The leading mainline operators that had evinced interest to utilise the ICTT facility included Mediterranean Shipping Group, Mitsui OSK Lines, Maersk, NEMO service etc.

However, the existing restrictions for foreign vessels to connect Indian ports with transhipment cargo are seen as a hindrance by vessel operators to use the potential in Kochi Port. Highly placed sources in the port told Business Line these vessel operators could not take a sudden decision to shift its base from Colombo to Kochi on account of the Cabotage restrictions in Indian ports. If the law is relaxed, they may slowly skip Colombo and will opt Kochi for transhipment purpose, the sources said adding, at present 70 per cent of the Indian cargo is transhipped through Colombo port.

Cabotage law

By relaxing the Cabotage Law, the sources pointed out that the throughput and number of vessel calling at ICTT will go up. Besides, the Kochi Port will get all the additional revenue in respect of marine charges paid by the ships and one third of the handling costs from DP World as royalty.

At a time when the Kochi Port is struggling financially, the relaxation of Cabotage Law in respect of Exim cargo will be of great benefit to them.

Financial crisis

It is pointed out that the Kochi port is in a serious financial crisis and the net loss is likely to touch Rs262crore by March 2012 compared to the loss of Rs86crore reported last year. The loss this year is mainly due to the increase in the cost of capital dredging to achieve a depth of 14.5 metres. The port had to spend an additional Rs166crore for capital dredging when the depth was enhanced to 14.5 metres from 12.5 metre. The request of the port for a grant of Rs400crore from the Government to meet the dredging expenses for a period of three years in line with the grant provided to Kolkatta Port was turned down by the Government.

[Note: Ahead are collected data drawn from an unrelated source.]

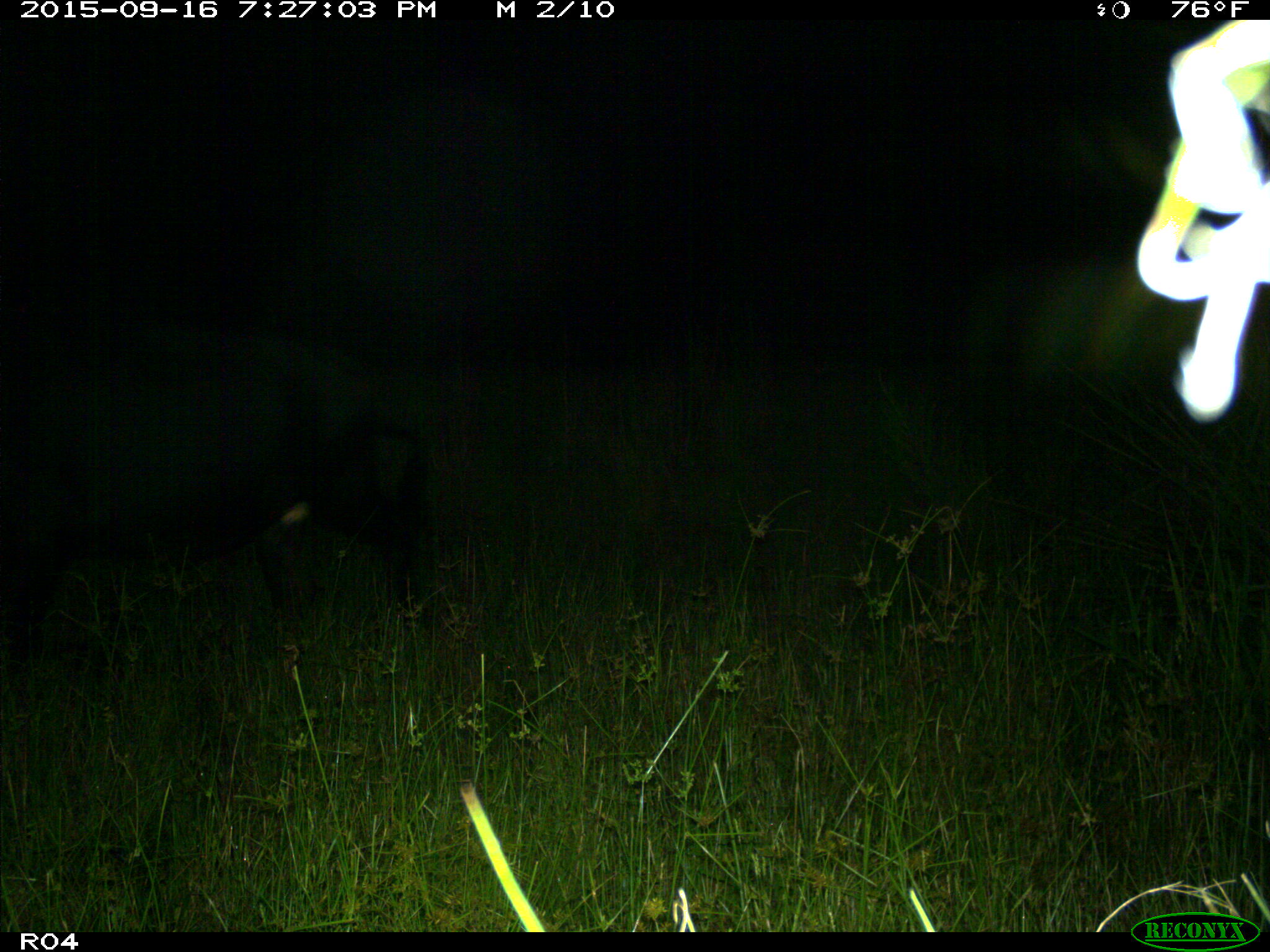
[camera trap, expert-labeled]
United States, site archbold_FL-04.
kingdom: Animalia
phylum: Chordata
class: Mammalia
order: Artiodactyla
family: Bovidae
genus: Bos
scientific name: Bos taurus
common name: domestic cow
Bos taurus (domestic cow).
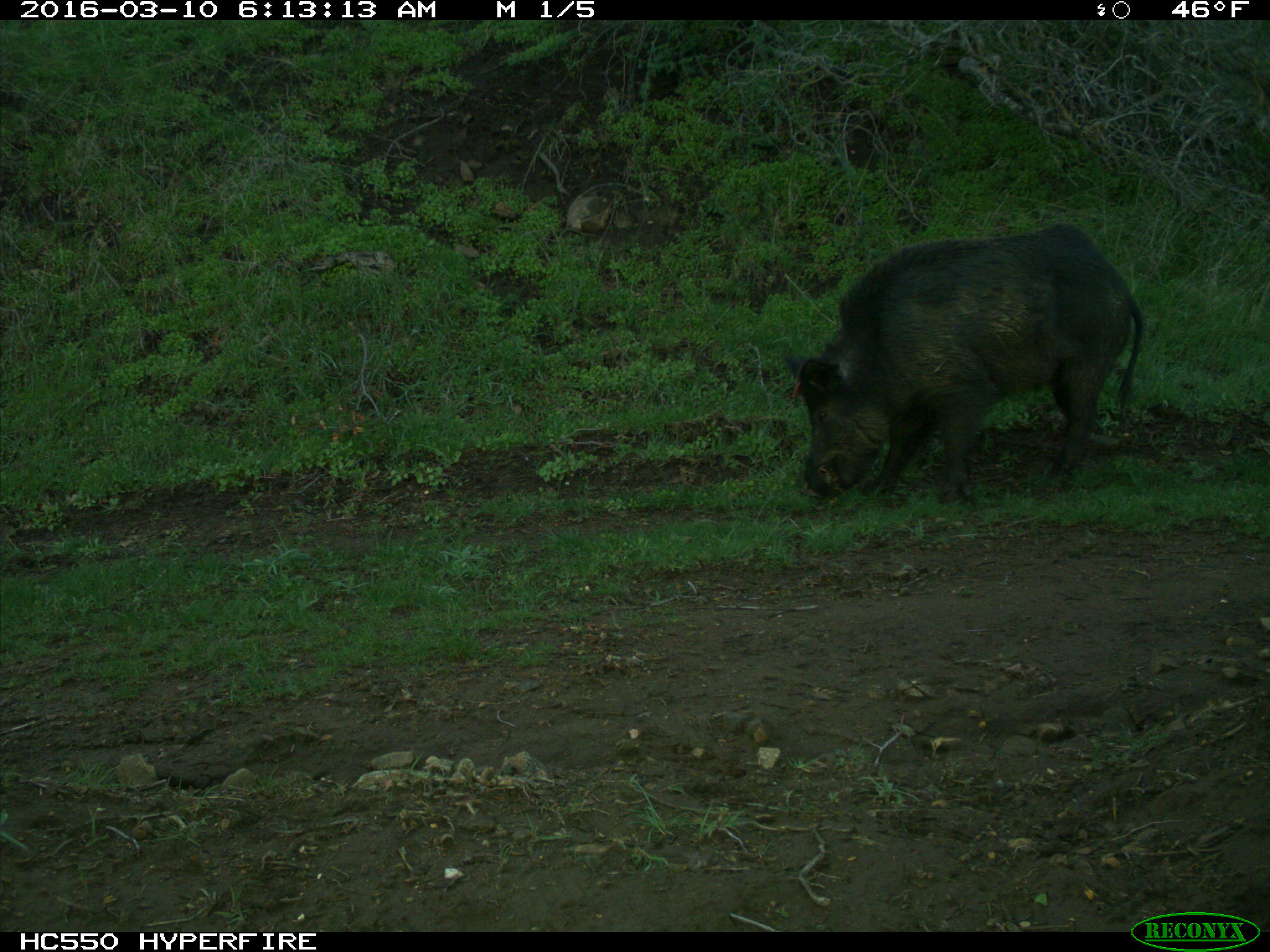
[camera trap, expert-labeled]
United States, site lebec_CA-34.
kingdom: Animalia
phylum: Chordata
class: Mammalia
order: Artiodactyla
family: Suidae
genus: Sus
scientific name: Sus scrofa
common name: wild boar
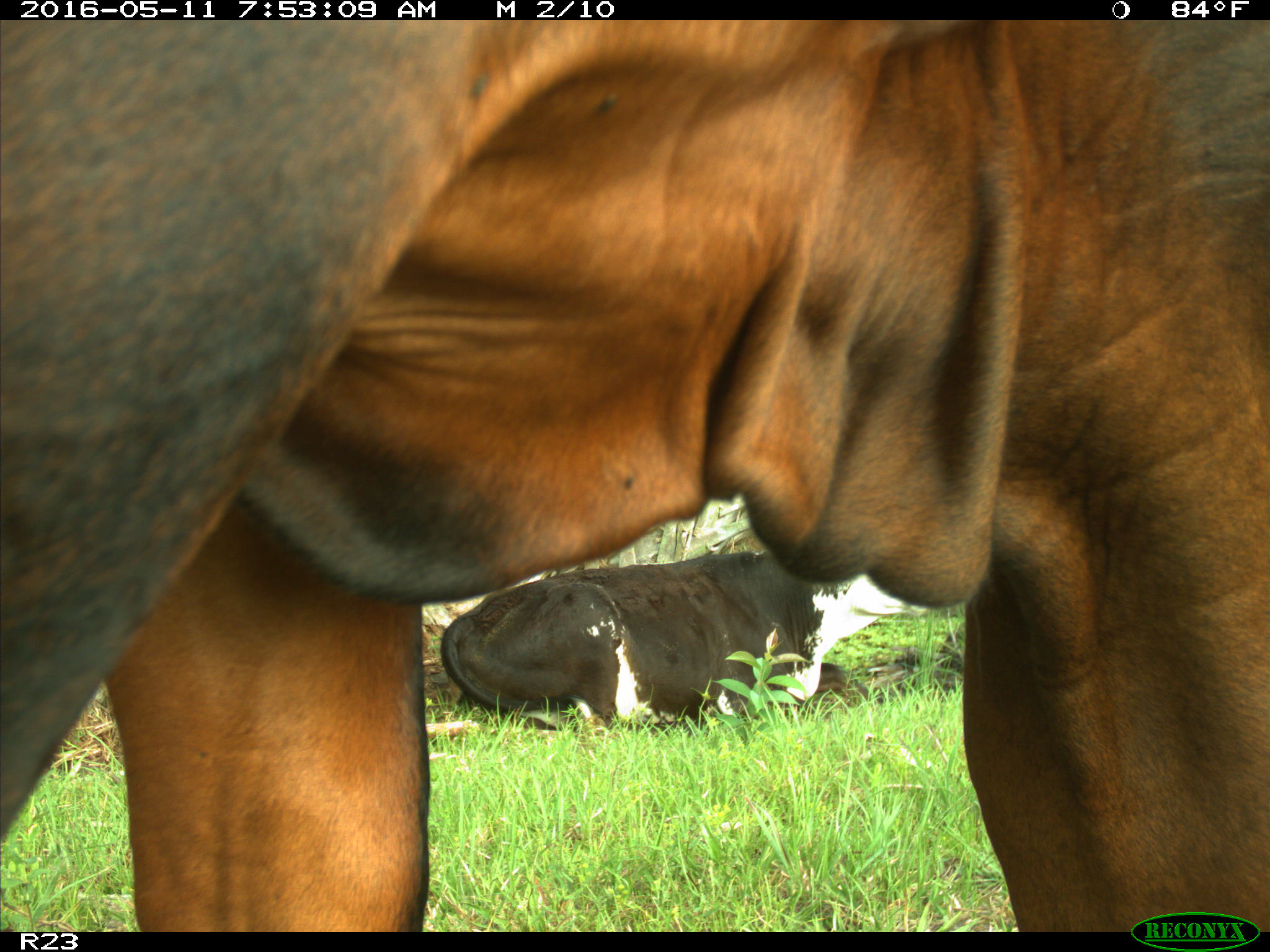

With congestion and other issues at various south Indian ports, enquiries for transshipment through Kochi are on the rise. The sources pointed out that some of the leading companies dealing in garments, electronic goods, granites, gherkins etc in neighboring ports have already started using ICTT for exports.

The terminal had recently handled a record of 20 ICD trains in October from Mangalore to cater to the trade in the hinterland.

The ICTT had handled approximately 33,000 teus per month as on today, an increase of 32 per cent over last year when the DP World operated the RGCT in Willingdon Island.

Though the Government had promised to relax the Cabotage Law at the earliest, nothing had materialised so far. The trade is not seeking any relaxation in Cabotage Law to cater to the domestic cargo but for pure Exim cargo, which is currently handled at Colombo, the sources added.